#### CONSIGNA
Según el texto sobre las expulsiones de migrantes en Chile:
1. ¿Qué cargo tiene Ernesto León?
2. ¿En qué año se presentó el proyecto que busca penalizar el ingreso clandestino al país?
3. ¿Desde cuándo están suspendidas las expulsiones hacia Venezuela?

#### TEXTO DE ORIGEN
--*--

El presidente José Antonio Kast enfrenta un desafío considerable en su intento por acelerar la política de expulsiones de migrantes en Chile, específicamente de ciudadanos venezolanos. A pesar de que esta fue una de las principales promesas durante su campaña electoral, la situación actual presentada por la Policía de Investigaciones (PDI) ha puesto en jaque su implementación. Según el prefecto Ernesto León, la PDI ha admitido ante el Senado que es «imposible» llevar a cabo expulsiones de alrededor de 6 mil ciudadanos venezolanos debido a la falta de relaciones consulares y la imposibilidad de identificarlos, lo que evidencia las limitaciones estructurales de suplan migratorio.
El contexto se vuelve aún más complicado con el avance del proyecto que busca penalizar el ingreso clandestino al país. Durante la comisión de Gobierno del Senado, la iniciativa, presentada en 2022, se encuentra en una fase crucial, ya que será votada en breve. La presión para que el gobierno demuestre resultados tangibles en su política migratoria es abrumadora y podría influir en la aprobación de este proyecto, que, si se convierte en ley, ampliaría las herramientas para abordar la migración irregular en Chile.
Uno de los puntos más críticos expuestos en la audiencia fue la afirmación de León sobre la parálisis en las expulsiones hacia Venezuela, las cuales se encuentran suspendidas desde junio de 2025. Esto plantea un dilema significativo para las autoridades chilenas, ya que a pesar de la existencia de órdenes de expulsión, la falta de cooperación por parte del gobierno venezolano complica su ejecución. La senadora Danisa Astudillo subrayó la contradicción que representa contar con tantas deportaciones pendientes y, al mismo tiempo, enfrentar obstáculos tan serios para llevarlas a cabo.

--*--

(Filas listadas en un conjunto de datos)

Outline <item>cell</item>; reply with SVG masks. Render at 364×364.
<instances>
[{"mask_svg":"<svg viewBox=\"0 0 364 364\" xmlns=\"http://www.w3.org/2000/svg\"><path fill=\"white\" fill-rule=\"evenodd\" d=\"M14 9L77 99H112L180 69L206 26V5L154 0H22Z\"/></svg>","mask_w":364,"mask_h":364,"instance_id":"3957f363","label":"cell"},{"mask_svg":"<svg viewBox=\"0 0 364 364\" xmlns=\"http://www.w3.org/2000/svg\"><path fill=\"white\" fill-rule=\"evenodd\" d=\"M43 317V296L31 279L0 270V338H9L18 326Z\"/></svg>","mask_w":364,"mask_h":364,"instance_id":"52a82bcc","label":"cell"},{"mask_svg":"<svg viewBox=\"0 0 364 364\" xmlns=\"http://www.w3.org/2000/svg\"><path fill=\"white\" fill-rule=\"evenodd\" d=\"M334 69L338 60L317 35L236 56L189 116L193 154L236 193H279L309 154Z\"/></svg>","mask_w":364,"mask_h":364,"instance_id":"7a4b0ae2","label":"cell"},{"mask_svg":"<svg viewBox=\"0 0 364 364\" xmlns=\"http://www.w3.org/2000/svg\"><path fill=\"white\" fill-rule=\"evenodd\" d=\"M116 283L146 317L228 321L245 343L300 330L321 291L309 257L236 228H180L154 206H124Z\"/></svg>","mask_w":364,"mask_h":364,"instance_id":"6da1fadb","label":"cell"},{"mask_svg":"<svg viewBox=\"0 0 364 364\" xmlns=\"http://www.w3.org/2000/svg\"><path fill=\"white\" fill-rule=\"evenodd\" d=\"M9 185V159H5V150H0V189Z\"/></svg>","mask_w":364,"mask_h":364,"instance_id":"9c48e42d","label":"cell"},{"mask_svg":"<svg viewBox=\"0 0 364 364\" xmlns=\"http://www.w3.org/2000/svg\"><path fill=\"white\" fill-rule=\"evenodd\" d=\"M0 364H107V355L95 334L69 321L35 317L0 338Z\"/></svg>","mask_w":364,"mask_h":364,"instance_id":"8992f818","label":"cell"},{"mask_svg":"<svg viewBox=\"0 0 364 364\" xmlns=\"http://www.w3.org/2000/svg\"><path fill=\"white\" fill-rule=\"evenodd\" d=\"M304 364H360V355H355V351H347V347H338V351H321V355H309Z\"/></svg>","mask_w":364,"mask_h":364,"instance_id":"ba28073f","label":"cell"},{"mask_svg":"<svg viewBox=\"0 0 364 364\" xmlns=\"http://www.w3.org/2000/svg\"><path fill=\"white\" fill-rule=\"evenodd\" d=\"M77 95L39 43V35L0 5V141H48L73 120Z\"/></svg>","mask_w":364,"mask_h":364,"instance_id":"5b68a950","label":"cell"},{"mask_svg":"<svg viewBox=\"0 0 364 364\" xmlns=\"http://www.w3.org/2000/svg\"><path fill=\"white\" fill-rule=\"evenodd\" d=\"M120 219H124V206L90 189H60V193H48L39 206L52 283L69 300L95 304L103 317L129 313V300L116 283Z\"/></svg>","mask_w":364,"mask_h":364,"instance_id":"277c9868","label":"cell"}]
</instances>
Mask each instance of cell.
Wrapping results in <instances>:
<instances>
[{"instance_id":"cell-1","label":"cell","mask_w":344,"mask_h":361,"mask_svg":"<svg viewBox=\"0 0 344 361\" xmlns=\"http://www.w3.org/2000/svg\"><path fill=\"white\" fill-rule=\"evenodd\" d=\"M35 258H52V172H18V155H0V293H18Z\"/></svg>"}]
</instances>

--*--

#### RESPUESTA
1. Es prefecto de la Policía de Investigaciones (PDI).
2. En 2022.
3. Desde junio de 2025.